> **Provided passage**:
Blog  /  Parenting  /  Stop Parenting Within Your Rights

20
Jun
2012

Stop Parenting Within Your Rights

Written by:   |  Found in: Parenting  |   Comments
parenting rights

Here in America, we hold our rights with tightly closed fists. Our rights are what make us angry with politicians and annoyed when someone cuts us off on the freeway.

“How dare they infringe on my personal rights of freedom?”

“What a jerk! He cut me off! I have a right to get where I am going without any inconveniences.”

Our rights are also what make us angry with your children. This summer I’ve been going through a Bible study with some girl friends called “Stuck” by Jennie Allen and it’s been wreaking havoc on my own sin and selfishness. One night we spent the evening discussing the chapter “Mad.” As each of us (almost all moms or moms-to-be) shared our list of what we think our rights are, I noticed a pattern. Many of us were struggling to respond with grace to our kids because they were infringing upon our “rights.” Check out the list we created and see if you hold these rights close to your chest as well:

  • The right to comfort.

> **Task details**: Write a continuation of the blog post on parenting and personal rights, starting right after its last line. The listing that comes next is separate material, unrelated to the blog post on parenting and personal rights.

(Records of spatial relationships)
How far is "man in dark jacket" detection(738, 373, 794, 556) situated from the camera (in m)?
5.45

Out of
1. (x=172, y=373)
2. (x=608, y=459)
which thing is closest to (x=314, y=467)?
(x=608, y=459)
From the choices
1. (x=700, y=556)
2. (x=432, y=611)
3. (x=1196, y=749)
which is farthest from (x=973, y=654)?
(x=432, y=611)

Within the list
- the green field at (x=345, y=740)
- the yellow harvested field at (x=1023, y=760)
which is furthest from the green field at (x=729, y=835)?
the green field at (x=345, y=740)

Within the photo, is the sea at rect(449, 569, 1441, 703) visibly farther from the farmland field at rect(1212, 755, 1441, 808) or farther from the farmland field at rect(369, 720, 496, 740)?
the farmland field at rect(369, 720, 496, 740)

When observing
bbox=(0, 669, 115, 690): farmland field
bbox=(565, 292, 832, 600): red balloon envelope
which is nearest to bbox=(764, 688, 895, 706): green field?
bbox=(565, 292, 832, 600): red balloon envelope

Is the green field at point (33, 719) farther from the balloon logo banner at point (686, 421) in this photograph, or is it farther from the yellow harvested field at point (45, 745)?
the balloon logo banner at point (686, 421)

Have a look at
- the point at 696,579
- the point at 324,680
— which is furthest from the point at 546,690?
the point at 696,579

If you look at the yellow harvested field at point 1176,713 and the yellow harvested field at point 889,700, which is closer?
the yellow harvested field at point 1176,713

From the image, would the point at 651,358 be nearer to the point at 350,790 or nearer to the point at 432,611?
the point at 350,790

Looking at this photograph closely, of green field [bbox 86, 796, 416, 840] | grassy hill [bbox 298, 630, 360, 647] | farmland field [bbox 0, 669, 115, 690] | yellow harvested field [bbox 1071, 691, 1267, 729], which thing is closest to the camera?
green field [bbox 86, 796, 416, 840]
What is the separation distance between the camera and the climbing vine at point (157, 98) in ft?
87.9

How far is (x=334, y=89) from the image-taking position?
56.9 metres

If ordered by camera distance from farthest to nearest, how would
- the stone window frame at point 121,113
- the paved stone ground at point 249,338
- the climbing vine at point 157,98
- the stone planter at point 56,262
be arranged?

> **Answer to this problem**:
  • The right to “me time.”
  • The right to control my own schedule.
  • The right to a goods night sleep.
  • The right to a daily shower.
  • The right to have obedient children.

Can you relate? The reality for us who have made Jesus Lord of our lives is that we no longer have any rights. It sounds harsh, doesn’t it? But we must look to the example of our King! Jesus came to serve, not to be served. He sacrificed His life so that we might live-both now, and forever. Jesus gave up His ultimate right to remain with the Father in the comfort of His own home, and came to live as a man. From my understanding of the Bible, Jesus did not give us new life so that we could create a comfortable existence for ourselves based on our wants and desires. He did not promise a life of ease or comfort. What He did promise was an abundant life. And when you spend your life living for Someone else, and serving others, you are filled to the brim with deep down joy. Have you ever met an elderly person who said,  “I wish I would have served others less and thought of myself more.”

“How dare he infringe on my Facebook time! He can play with his blocks himself!”

“What a stinker! I have a right to eat my meal in peace without having to deal with my emotionally distraught drama queen daughter!”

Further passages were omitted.